Clerk says he didn’t want to shoot alleged robber

HAMILTON — Grayson Matthews thought it was some joke at first, a Halloween prank about a month early.

But when Curtis Jason Wright, 37, of 1206 Edison Ave., allegedly entered 12th Street Grocery Saturday night with a bag covering his face and a hidden object that Matthews thought was a shotgun, the store clerk at the business at 761 S. 12th St. realized the seriousness of the situation.

Matthews said Wright walked into the family-owned business around 8:30 p.m. Saturday, wearing a plastic bag over his face with eye holes pocked out. When the suspect demanded money, Matthews said he grabbed the $37 — a ten, two fives and 17 ones — out of the register and handed the cash over. Then the man shouted he wanted the rest of the money, and if Matthews refused, Wright allegedly threatened to shoot him.

“Don’t shoot me,” Matthews, 50, of Hamilton, said he told the alleged shooter. “You can have the money I don’t care. Just don’t shoot.”

Matthews told the suspect he kept more money in his front right pocket of his pants. He showed Wright the money, switched it from his right to his left hand, and when Wright’s eyes followed, Matthews told him he kept $200 more under the counter.

That’s when he grabbed a .38-caliber revolver, fired three shots, at least one striking Wright in the left shoulder. Wright raced out of the neighborhood store, ran to a nearby residence and dropped the plastic bag and his weapon — later identified as a piece of aluminum — on the back porch.

“I didn’t want to shoot anybody,” Matthews said Monday afternoon while standing in the grocery store. “But it was him or me.”

Matthews, who has worked in the grocery store that’s owned by his brother, Morton Combs, for six years, said it was the first time he was robbed, and the first time he fired a weapon in about 30 years.

With the assistance of a Fairfield police K-9 unit, Wright was located Saturday night three blocks away hiding in the backyard of a residence in the 1200 block of Edison Avenue.

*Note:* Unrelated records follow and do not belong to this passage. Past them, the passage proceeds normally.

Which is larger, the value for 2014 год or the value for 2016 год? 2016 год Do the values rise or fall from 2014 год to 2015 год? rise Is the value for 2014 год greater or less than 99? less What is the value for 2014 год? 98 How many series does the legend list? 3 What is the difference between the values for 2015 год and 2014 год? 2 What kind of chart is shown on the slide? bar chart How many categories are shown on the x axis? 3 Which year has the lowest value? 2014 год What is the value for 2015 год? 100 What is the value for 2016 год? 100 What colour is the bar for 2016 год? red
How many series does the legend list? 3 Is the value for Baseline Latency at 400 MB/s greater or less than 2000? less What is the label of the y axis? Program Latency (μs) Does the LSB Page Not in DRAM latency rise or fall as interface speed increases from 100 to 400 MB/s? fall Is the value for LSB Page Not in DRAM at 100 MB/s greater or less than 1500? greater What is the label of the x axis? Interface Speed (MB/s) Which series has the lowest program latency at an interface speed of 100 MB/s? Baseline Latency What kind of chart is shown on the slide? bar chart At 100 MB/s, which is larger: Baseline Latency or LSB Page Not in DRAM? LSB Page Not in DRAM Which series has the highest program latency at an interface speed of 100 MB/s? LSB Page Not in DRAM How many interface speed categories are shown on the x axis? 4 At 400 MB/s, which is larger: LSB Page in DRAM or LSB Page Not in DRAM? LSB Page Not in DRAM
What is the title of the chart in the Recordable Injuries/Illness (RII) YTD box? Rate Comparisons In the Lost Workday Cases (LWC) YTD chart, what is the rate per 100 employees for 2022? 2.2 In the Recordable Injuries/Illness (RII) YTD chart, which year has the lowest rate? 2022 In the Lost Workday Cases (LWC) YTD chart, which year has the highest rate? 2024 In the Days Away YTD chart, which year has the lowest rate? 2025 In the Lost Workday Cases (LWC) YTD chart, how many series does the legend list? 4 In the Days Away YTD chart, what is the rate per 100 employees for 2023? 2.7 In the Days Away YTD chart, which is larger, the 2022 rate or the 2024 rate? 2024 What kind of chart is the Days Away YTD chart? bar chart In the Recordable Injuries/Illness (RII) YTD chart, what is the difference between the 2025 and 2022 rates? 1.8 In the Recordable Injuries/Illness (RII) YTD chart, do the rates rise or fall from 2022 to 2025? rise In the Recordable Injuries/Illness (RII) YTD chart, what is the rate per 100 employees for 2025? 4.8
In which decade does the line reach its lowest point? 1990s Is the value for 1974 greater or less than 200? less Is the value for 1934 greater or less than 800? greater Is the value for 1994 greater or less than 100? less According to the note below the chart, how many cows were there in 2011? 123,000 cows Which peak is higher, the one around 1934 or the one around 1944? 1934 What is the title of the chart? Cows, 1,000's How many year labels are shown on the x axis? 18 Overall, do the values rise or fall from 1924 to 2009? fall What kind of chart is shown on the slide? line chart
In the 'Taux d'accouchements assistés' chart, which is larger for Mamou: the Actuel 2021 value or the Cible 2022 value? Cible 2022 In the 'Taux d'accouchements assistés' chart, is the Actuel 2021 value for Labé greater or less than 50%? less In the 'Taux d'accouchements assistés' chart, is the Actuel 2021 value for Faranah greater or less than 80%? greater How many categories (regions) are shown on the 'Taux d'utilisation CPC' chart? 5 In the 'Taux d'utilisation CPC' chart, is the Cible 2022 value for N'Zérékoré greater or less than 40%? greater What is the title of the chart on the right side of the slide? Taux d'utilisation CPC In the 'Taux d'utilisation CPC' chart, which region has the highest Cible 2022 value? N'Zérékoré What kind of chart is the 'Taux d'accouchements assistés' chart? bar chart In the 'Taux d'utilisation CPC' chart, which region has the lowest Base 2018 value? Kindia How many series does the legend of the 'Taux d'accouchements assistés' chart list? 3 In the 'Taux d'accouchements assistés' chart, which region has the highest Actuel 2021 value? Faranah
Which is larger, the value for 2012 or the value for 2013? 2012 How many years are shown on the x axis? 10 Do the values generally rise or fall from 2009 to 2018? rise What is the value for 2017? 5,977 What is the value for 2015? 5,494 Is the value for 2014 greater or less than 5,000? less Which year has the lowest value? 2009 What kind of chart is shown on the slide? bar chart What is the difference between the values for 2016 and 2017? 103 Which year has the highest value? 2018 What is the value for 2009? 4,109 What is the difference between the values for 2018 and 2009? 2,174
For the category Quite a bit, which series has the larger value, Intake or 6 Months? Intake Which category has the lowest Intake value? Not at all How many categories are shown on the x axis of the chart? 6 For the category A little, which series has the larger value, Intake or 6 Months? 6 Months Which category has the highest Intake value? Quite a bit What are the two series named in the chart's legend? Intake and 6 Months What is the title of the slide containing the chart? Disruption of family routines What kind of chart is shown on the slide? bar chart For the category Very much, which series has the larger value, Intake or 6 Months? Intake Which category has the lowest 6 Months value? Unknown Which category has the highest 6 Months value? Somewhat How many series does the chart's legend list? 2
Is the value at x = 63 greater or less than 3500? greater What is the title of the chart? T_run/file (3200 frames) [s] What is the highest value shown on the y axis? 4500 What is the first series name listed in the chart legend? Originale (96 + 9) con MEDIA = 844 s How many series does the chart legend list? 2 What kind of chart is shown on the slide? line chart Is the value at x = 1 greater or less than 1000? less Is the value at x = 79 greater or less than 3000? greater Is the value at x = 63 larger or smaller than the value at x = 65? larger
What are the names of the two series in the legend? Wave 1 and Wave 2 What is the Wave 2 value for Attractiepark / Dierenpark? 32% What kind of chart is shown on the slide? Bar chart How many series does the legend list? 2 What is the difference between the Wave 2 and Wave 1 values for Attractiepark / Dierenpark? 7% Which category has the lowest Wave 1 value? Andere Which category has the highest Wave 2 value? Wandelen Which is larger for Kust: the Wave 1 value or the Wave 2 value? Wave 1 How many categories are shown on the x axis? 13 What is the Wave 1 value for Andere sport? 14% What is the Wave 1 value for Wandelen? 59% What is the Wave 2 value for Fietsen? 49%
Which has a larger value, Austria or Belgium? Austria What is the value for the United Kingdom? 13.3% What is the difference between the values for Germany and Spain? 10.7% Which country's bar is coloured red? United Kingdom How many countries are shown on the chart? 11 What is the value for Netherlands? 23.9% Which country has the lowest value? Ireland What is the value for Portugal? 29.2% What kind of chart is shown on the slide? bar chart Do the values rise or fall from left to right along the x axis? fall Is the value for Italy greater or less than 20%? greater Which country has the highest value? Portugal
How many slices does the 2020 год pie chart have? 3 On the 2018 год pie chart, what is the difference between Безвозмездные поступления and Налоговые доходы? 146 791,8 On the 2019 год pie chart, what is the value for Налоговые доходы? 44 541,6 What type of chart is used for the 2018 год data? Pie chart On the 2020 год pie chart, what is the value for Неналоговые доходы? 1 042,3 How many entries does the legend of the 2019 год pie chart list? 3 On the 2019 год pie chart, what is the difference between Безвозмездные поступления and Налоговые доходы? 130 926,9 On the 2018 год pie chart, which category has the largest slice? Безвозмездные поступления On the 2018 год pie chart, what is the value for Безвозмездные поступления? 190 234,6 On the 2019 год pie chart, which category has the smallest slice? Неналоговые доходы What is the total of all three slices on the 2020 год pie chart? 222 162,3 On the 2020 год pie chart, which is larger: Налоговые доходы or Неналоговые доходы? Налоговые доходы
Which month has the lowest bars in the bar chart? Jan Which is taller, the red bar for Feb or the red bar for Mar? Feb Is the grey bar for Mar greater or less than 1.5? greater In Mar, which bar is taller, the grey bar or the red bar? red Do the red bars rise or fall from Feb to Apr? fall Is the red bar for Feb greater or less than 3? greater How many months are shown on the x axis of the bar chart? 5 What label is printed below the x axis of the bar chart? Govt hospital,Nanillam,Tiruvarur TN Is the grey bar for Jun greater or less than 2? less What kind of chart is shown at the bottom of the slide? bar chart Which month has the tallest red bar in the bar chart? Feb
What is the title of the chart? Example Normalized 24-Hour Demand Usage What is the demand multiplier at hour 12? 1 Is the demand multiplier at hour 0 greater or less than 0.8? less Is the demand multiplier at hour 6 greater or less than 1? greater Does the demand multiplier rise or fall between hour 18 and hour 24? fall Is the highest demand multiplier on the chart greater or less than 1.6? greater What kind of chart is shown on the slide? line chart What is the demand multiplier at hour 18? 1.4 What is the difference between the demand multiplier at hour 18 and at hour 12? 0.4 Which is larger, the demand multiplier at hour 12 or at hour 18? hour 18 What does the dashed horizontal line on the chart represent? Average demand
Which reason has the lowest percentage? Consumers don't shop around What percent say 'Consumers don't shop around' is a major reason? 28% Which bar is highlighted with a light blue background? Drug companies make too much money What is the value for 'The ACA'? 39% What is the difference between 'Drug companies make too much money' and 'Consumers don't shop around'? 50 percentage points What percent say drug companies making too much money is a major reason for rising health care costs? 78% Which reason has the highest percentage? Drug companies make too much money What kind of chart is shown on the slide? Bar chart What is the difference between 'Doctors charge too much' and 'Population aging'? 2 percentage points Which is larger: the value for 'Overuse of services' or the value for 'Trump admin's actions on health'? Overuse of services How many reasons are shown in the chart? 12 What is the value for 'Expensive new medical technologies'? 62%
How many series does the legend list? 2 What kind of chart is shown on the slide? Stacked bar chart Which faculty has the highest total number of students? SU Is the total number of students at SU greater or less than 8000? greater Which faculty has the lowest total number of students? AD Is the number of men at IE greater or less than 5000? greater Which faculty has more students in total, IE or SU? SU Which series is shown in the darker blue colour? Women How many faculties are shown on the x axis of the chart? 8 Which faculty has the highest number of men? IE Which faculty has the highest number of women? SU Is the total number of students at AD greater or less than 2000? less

Wright had a gunshot wound to his shoulder and was treated and released from The Fort Hamilton Hospital, police said.

Wright was charged with first-degree felony aggravated robbery and resisting arrest, a misdemeanor, police said. Wright is in Butler County Jail on $25,000 bond. He was arraigned Monday in Hamilton Municipal Court and the case was continued until Oct. 3, according to records.

After the shooting, Matthews called his father, Jim Combs, 81, who lives a few blocks away. Combs said he was worried about his son’s well-being, but added if he had been in the store Saturday night, the outcome would have been much different.

“We worked our bones off in the business and we’re not about to let someone take it,” he said. “Right now, we’d been planning a funeral, not getting ready for a trial.”